Görev.
Almanlar üzerine yazıda "almanların gündelik hayatındaki" ile başlayıp "ölümüne kadar gidiyor!" ile biten kısmı, "gölde" yerine "havuzda" koyarak düzenle ve yeniden yaz.

Metin parçası.
★ ★ ★ ★ ★

28 Haziran 2009 Pazar

almanların en iyileri



almanların gündelik hayatındaki üç önemli unsur: I- doğa (tercihen orman), II- durgun suda (tercihen gölde) çırılçıplak yüzmek, III- hangi yaşta ve hangi tip ilişkide olursa olsun mevcut partnerinden başkasına aşık olmak.
bunlara bir de almanların masal sevgisi eklenebilir. nerden mi biliyorum? haftasonu istanbul modern'de "herşeyin tıkırında" olduğu altı yepyeni alman filmi seyrettim; iki aydır beraber olan 18'lik eşcinsel çift, çocuksuz genç çift, iki çocuklu müzisyen çift, torunlu 70'lerinde geçkin çift, hepsinin ortak noktası, ilişkilerin gidişatının üçüncü hatta dördüncü kişilerin ortaya çıkmasıyla sorgulanması, bozulması, giderek yok olması. bu arada mutlaka çırılçıplak gölde yüzülüyor, ormanda ağaçlar altında sohbet ediliyor, tercihen masal yada yüzyıllar öncesinden kalma bir efsane anlatılıyor. ha bir de, şu ilişkiyi sorgulama işi çiftlerden birinin ölümüne kadar gidiyor!

★ ★ ★ ★ ★

Verilen malzeme.
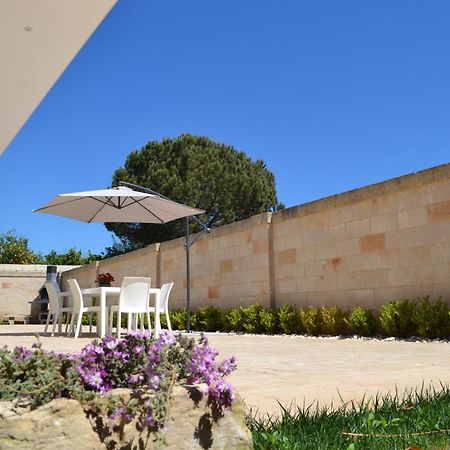 Villa Serena Bagnolo del Salento Luaran gambar
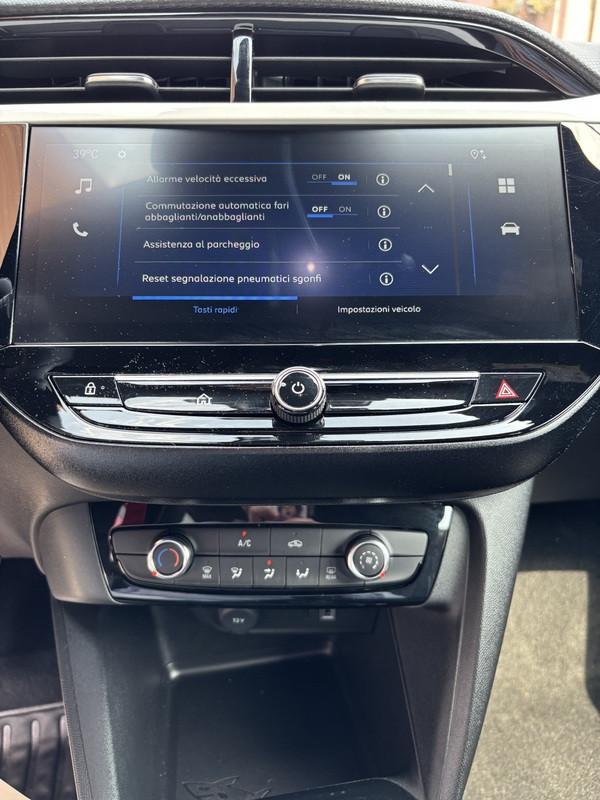 Opel Corsa 1.2 GS s&s 100cv LED-APP CONNECT-16"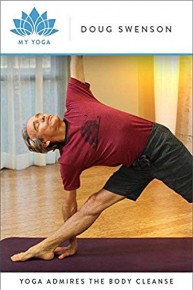 Yoga Admires the Body Cleanse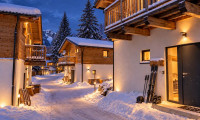 Haus - 9565, Turracher Höhe - Ski-Chalet mit MIETGARANTIE und Freizeitwohnsitzwidmung auf der Turracher Höhe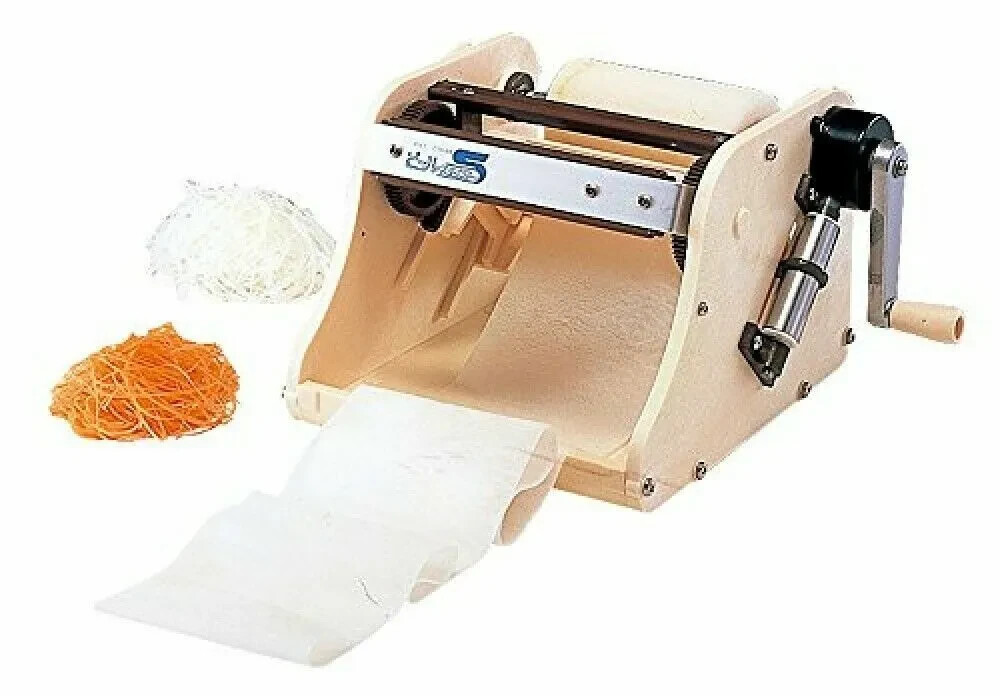 Chiba Vegetable Slicer Katsuramuki Peel S CKT01 Turning Peeler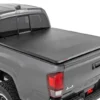 Rough Country 42716501 - Tonneau Cover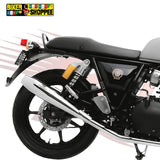 RED ROOSTER PERFORMANCE INTERCEPTOR STELLAR POLISH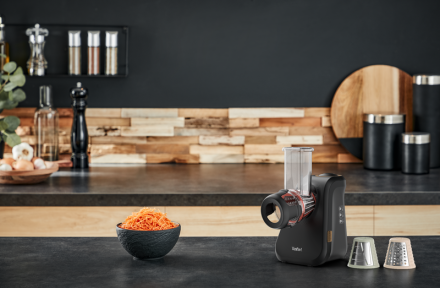 Dārzeņu rīve Tefal Eco Respect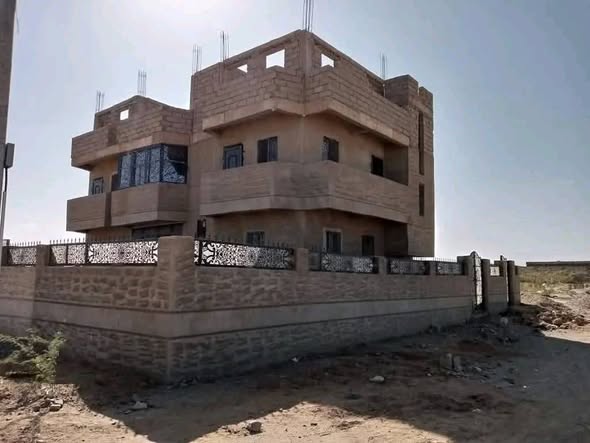 عمارة للبيع - بورتسودان - المطار — 2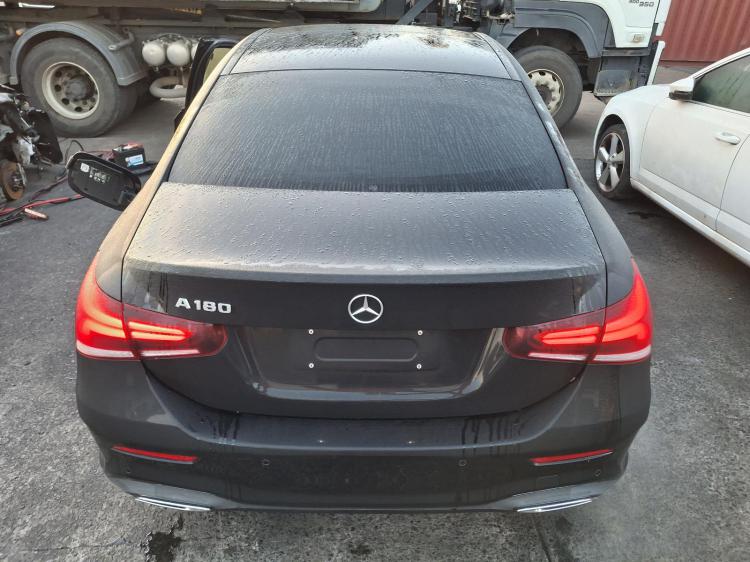 mercedes benz A Class A 180 Oct 2022 Parts & Wrecking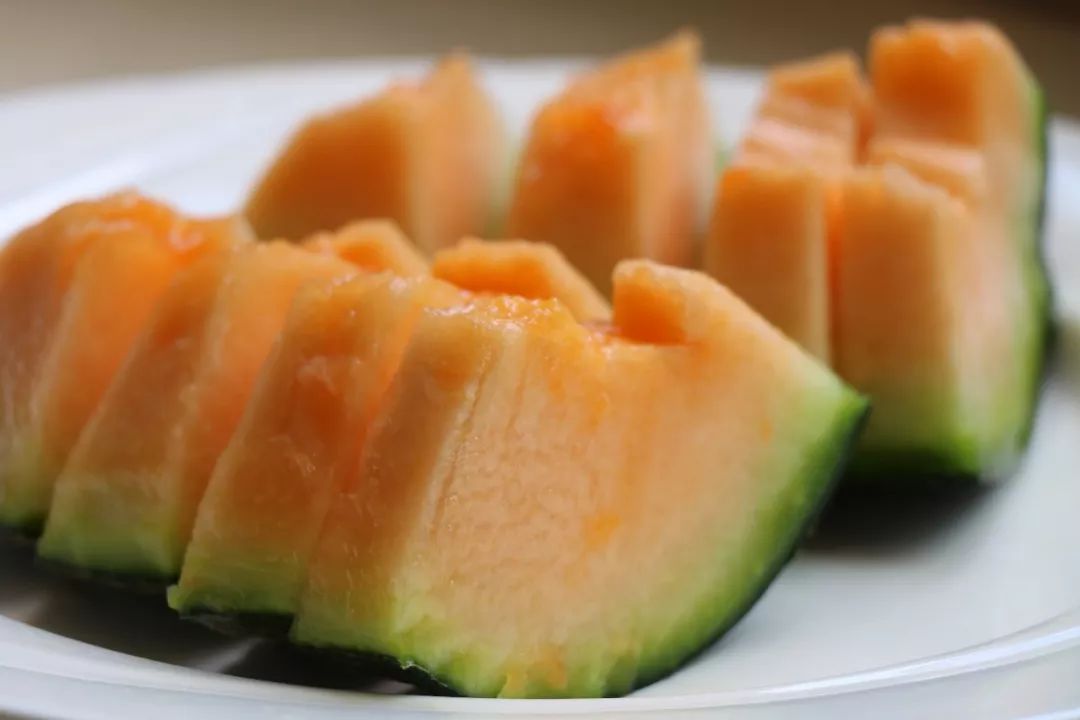 新疆伽师瓜运到禅城啦!瓜果飘香的背后,是动人的援疆故事_张槎街道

★ ★ ★ ★ ★

Cevap alanı.
almanların gündelik hayatındaki üç önemli unsur: I- doğa (tercihen orman), II- durgun suda (tercihen havuzda) çırılçıplak yüzmek, III- hangi yaşta ve hangi tip ilişkide olursa olsun mevcut partnerinden başkasına aşık olmak.
bunlara bir de almanların masal sevgisi eklenebilir. nerden mi biliyorum? haftasonu istanbul modern'de "herşeyin tıkırında" olduğu altı yepyeni alman filmi seyrettim; iki aydır beraber olan 18'lik eşcinsel çift, çocuksuz genç çift, iki çocuklu müzisyen çift, torunlu 70'lerinde geçkin çift, hepsinin ortak noktası, ilişkilerin gidişatının üçüncü hatta dördüncü kişilerin ortaya çıkmasıyla sorgulanması, bozulması, giderek yok olması. bu arada mutlaka çırılçıplak havuzda yüzülüyor, ormanda ağaçlar altında sohbet ediliyor, tercihen masal yada yüzyıllar öncesinden kalma bir efsane anlatılıyor. ha bir de, şu ilişkiyi sorgulama işi çiftlerden birinin ölümüne kadar gidiyor!